Exercise:
The response should contain all of the data below, reproduced exactly, and no pictures.

Referring expression grounding data:
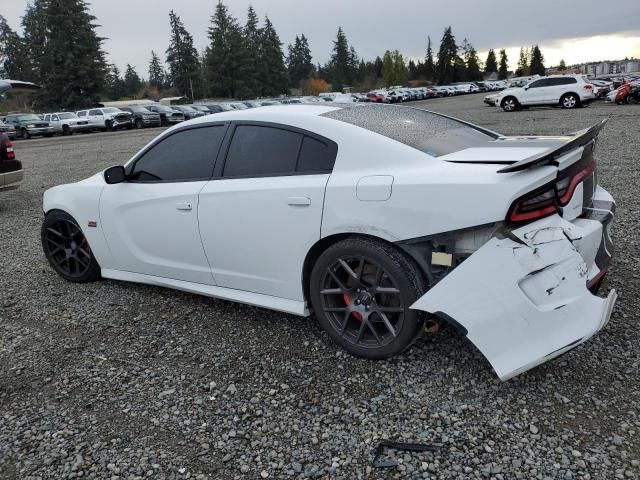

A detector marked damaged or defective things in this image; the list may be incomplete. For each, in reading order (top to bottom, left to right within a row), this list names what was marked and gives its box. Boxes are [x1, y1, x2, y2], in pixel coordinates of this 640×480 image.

damaged white sedan [41, 104, 616, 378]
detached bumper cover [412, 196, 616, 382]
damaged rear quarter panel [412, 216, 616, 380]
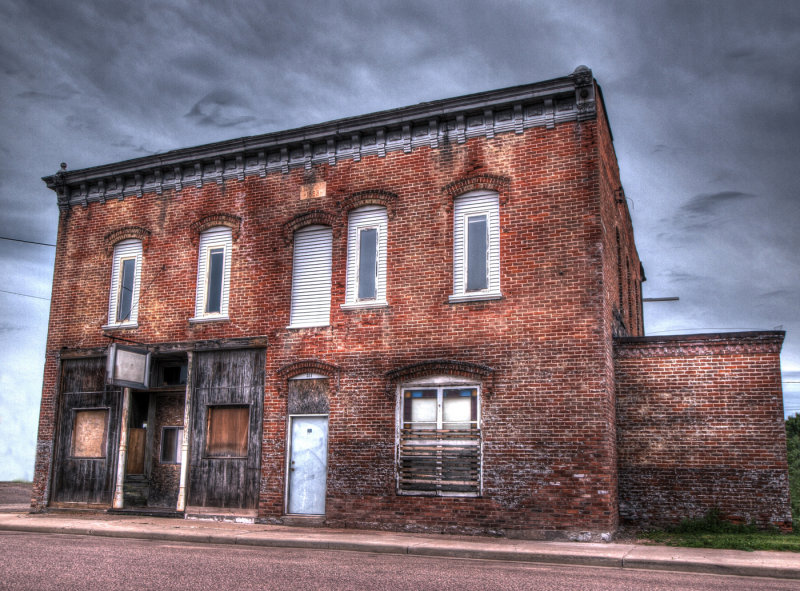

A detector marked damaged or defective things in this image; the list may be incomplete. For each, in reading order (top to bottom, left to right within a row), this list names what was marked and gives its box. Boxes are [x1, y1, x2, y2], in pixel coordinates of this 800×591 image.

rusted metal grate [396, 430, 478, 494]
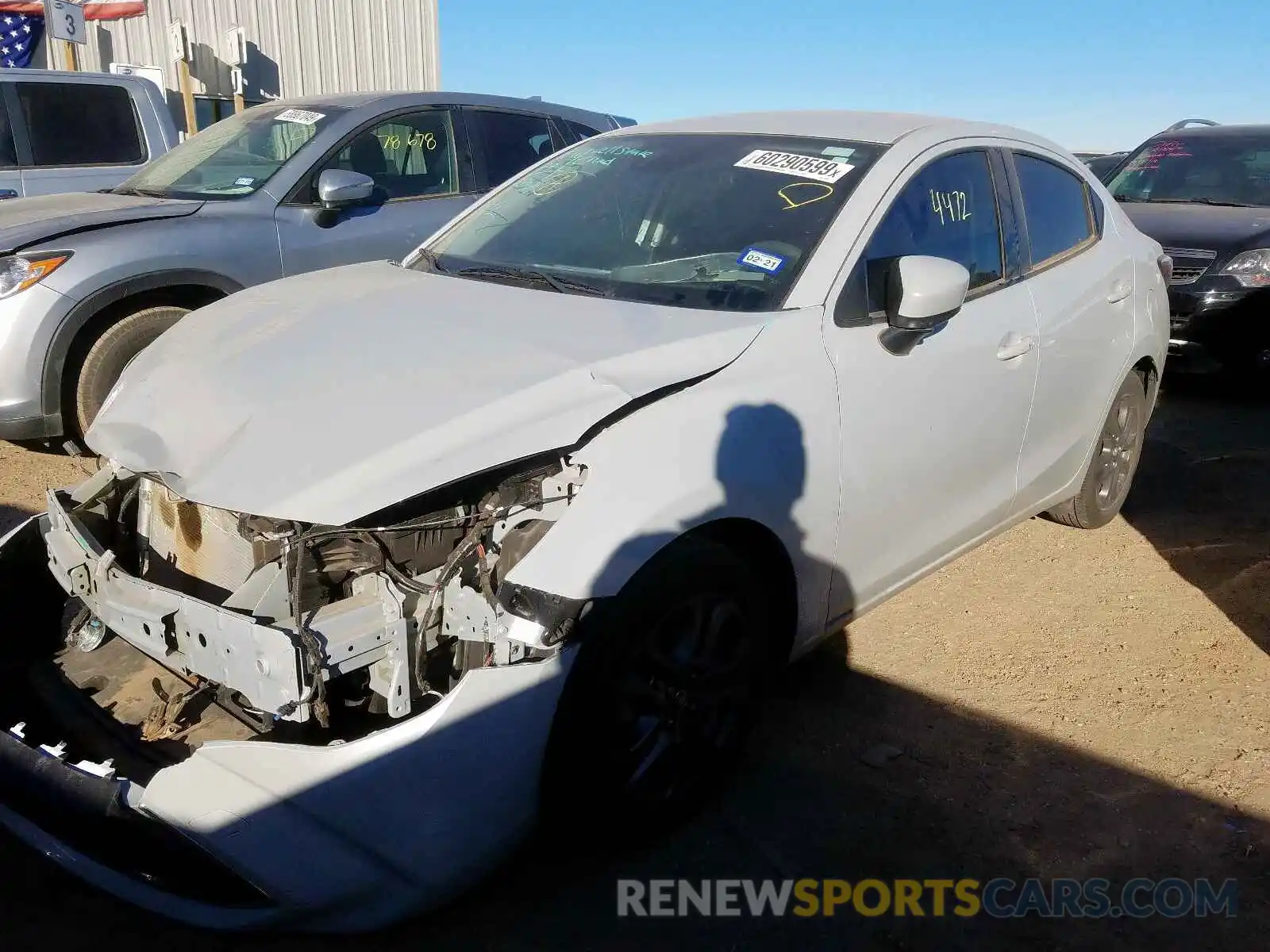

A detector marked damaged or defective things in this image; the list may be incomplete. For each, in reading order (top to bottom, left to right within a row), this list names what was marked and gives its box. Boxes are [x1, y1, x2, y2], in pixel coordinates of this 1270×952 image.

crumpled hood [0, 190, 201, 252]
damaged headlight area [27, 457, 587, 765]
crumpled hood [89, 262, 768, 520]
damaged white sedan [2, 112, 1168, 927]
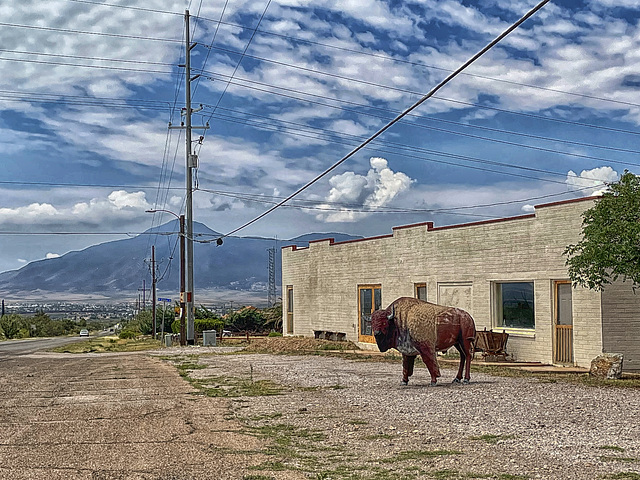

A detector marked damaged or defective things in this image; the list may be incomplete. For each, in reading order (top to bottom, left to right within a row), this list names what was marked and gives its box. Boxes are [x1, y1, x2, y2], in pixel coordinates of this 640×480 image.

rusty brown bison [370, 296, 476, 386]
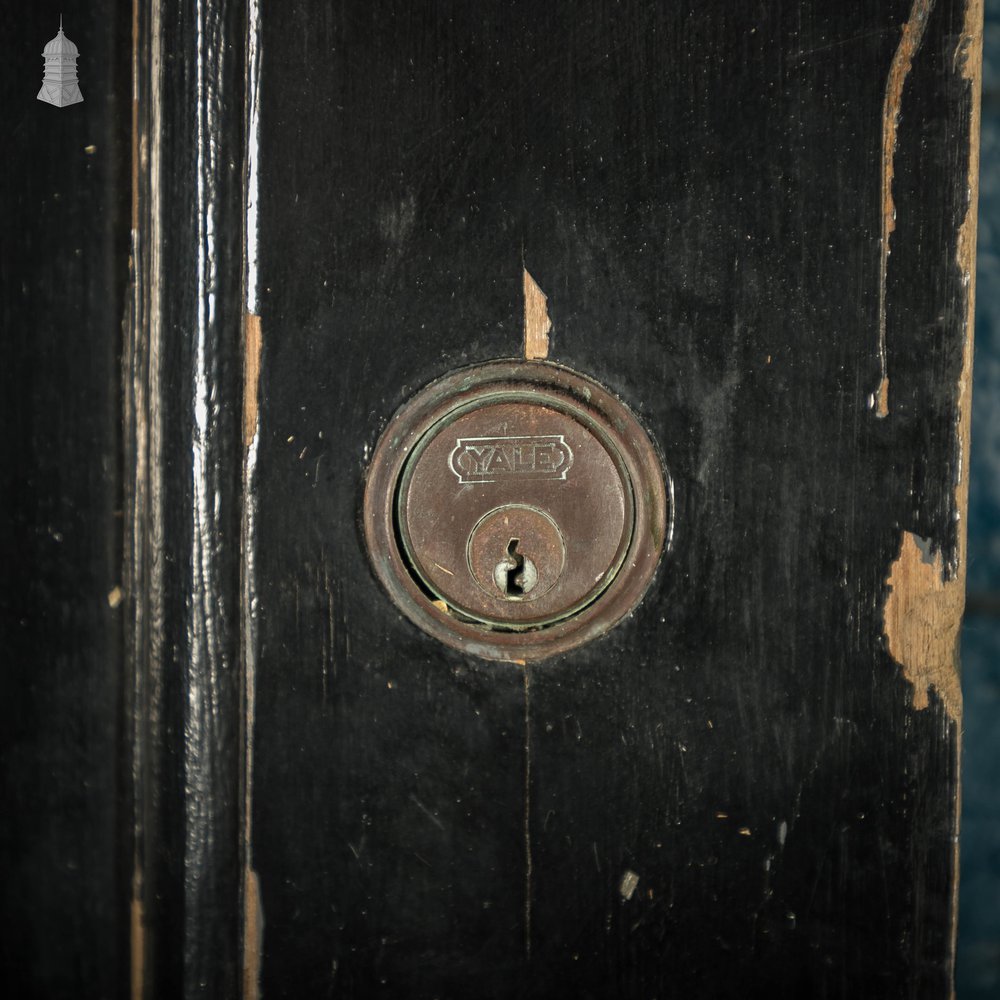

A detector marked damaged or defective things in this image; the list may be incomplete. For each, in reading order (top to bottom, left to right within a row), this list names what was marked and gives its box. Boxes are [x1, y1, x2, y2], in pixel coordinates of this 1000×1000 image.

Answer box:
A detector marked damaged or defective things in this image; the list may be incomplete. For each, in reading order (top to bottom, left to right within a row), this list names what was marked and gives its box. Boxes are [x1, y1, x2, y2], in pixel coordinates of this 640×480 image.

damaged white sedan [41, 104, 616, 378]
detached bumper cover [412, 196, 616, 382]
damaged rear quarter panel [412, 216, 616, 380]

A detector marked damaged or defective things in this image; the list may be incomplete. For each, in reading order (top to bottom, left to right within a row), this list names what was marked and gives its box. Boxes are [x1, y1, x2, y2], in pixel coordinates of this 800×591 image.

rusted metal grate [396, 430, 478, 494]

A detector marked damaged or defective things in this image; the list may be incomplete. For each, in reading order (top to bottom, left to right within a row), this list names what was marked and gives its box. Boxes are [x1, y1, x2, y2], in pixel coordinates of this 1270×952 image.

crumpled hood [0, 190, 201, 252]
damaged headlight area [27, 457, 587, 765]
crumpled hood [89, 262, 768, 520]
damaged white sedan [2, 112, 1168, 927]

A detector marked damaged or defective things in this image; the list may be incomplete. For each, in reading order (top to bottom, left to right within a row), this list names what was marked and gives its box. Boxes are [x1, y1, x2, y2], in pixel coordinates of this 640×480 image.

rusty brown bison [370, 296, 476, 386]

A detector marked damaged or defective things in this image; the list may be incomplete. For each, in reading order (top to bottom, left to right within a row), this list names what was marked and gives its box. Boxes are [x1, y1, x2, y2], in pixel coordinates of this 1000×1000 image.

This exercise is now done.